◆ What to work on: According to the groundwater remediation text below, what is currently the most commonly used method for remediating groundwater and aquifers?

◆ Source document:
* start *

At present "pump and treat" is the most commonly used method for groundwater and aquifer remediation . Due to the fact that the source of the organic contaminants very often is a separate non-aqueous phase and due to natural heterogeneities in the subsurface, pump and treat very often lacks from transport limitations. Most of these remediation projects have not been successful in spite of a long time of operation. As an alternative, contaminants can be immobilized or degraded in "Geochemical Barriers" under favourable Eh - pH- conditions.

* end *

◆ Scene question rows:

* start *

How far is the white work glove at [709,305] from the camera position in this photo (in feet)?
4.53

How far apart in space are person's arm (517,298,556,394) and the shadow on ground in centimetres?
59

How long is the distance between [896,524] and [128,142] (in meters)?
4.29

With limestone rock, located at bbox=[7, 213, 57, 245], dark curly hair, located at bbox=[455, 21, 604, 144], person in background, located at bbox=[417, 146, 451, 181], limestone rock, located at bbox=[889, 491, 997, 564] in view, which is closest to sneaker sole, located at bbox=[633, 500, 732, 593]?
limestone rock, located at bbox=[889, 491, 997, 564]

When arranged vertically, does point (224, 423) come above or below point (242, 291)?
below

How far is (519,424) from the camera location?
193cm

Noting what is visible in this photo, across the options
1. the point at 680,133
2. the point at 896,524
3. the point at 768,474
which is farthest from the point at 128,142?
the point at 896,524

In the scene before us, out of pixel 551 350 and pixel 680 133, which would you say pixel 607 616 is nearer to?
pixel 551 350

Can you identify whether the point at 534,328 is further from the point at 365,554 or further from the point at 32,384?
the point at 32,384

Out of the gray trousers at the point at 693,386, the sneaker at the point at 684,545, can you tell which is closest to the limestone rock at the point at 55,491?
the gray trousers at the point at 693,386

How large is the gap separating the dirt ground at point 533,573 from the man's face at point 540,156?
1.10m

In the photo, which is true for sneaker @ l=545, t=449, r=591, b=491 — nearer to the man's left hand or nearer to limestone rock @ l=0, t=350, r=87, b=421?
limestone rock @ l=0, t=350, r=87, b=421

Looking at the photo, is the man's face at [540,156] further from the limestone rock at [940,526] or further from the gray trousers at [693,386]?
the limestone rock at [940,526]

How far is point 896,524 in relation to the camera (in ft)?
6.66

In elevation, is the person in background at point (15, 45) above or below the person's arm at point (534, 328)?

* end *

◆ Answer to the task: Pump and treat